La philosophie de développement de Morpho : les protocoles doivent être immutables, extrêmement simples et aisément vérifiables formellement. Le code central de Morpho compte ~600 lignes. Trois docteurs en mathématiques travaillent exclusivement sur la vérification formelle. Chaque protocole est déployé tous les ~2 ans, un rythme délibérément lent pour une startup, mais indispensable pour une sécurité à horizon infini.
Paul : « Tant que l'IA ne casse pas les mathématiques — auquel cas nous aurons des problèmes bien plus graves que le DeFi — la vérification formelle vous permet d'être sûr à 100 % que votre code est sécurisé. »
Amy : « Chaque fois qu'un nouvel entrant semble constituer une menace potentielle, les gens trouvent des raisons pour lesquelles il ne survivra pas. D'abord c'était le quantique, maintenant c'est l'IA… le secteur continuera de croître et de se renforcer. »
La réaction institutionnelle aux hacks d'avril 2026
La TVL du DeFi a reculé d'environ 18 milliards de dollars (de ~100 milliards à ~82 milliards) en avril, à la suite des exploits de Drift, KelpDAO et d'autres protocoles. Paul a contacté une dizaine d'institutions dans la foulée pour prendre le pouls du marché.
Constat clé : les institutions font désormais la distinction entre le risque technologique (défaillance d'un smart contract) et le risque opérationnel ou humain (ingénierie sociale, mauvaise gestion).
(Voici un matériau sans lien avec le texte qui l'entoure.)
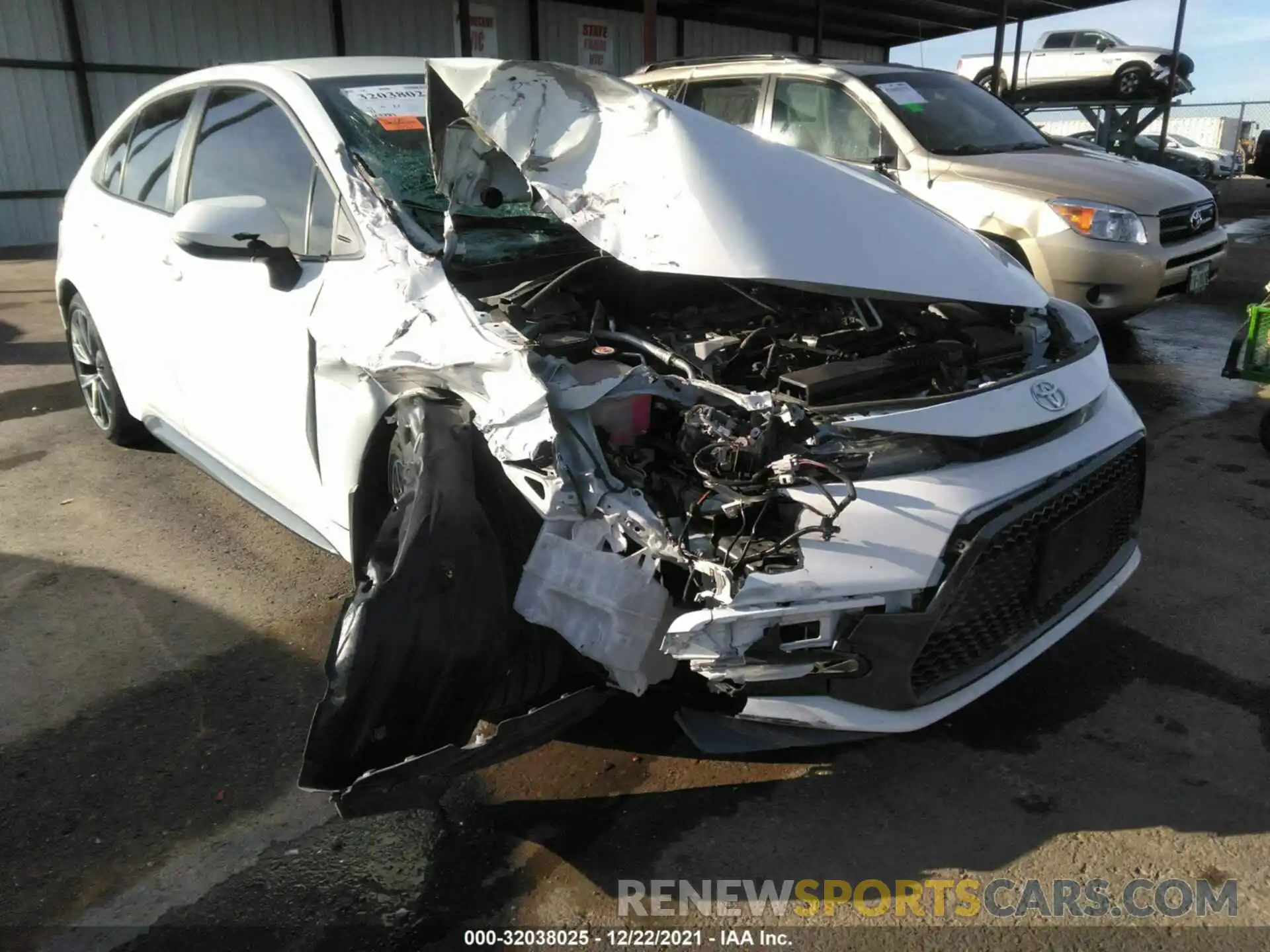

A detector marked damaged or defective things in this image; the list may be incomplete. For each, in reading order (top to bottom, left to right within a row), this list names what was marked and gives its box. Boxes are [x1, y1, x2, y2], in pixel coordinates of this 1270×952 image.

shattered windshield [307, 72, 585, 266]
crumpled hood [421, 58, 1048, 308]
crumpled hood [952, 145, 1212, 216]
severely damaged toyota corolla [54, 56, 1148, 814]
La grande majorité des hacks majeurs s'expliquent par une erreur humaine ou une défaillance de l'OPSEC, et non par une faille au niveau de l'infrastructure protocolaire.
Ces hacks ne constituent pas une remise à zéro de la confiance comparable à FTX. Ils ont au contraire renforcé l'argument selon lequel l'infrastructure DeFi doit être opérée par des professionnels dotés d'une gestion des risques institutionnelle, et non par des DAOs crypto-natives.
Paul : « Le principal enseignement de ce trimestre est que l'avenir de la finance on-chain ne sera pas géré par des acteurs crypto-natifs. Ce seront soit des acteurs crypto-natifs qui auront évolué vers un mode institutionnel, soit des institutions qui seront passées on-chain. »
Amy : « La plupart du temps, le problème ne vient pas de la technologie. Il vient des humains… de l'ingénierie sociale classique. On observe exactement la même chose en finance traditionnelle. »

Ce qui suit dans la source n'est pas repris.